WORK TO COMPLETE: Could you reproduce, from the records below, everything from the line with "Sky Airline A320 CC-ABW rolling (RD)" down to the line with "Самодельный русско-германский флаг", keeping both of those lines and changing nothing?

MATERIAL PROVIDED:

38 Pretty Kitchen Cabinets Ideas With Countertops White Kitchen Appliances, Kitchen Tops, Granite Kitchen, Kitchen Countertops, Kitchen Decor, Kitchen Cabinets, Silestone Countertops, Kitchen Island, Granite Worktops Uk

* * *

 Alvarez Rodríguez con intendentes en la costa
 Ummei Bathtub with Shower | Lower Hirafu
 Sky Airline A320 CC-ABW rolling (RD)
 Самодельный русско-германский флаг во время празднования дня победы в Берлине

* * *

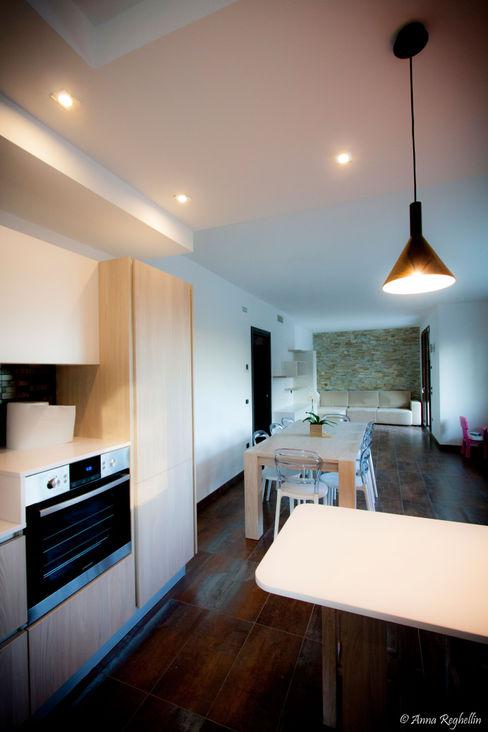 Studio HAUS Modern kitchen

RESPONSE BOX:
 Sky Airline A320 CC-ABW rolling (RD)
 Самодельный русско-германский флаг во время празднования дня победы в Берлине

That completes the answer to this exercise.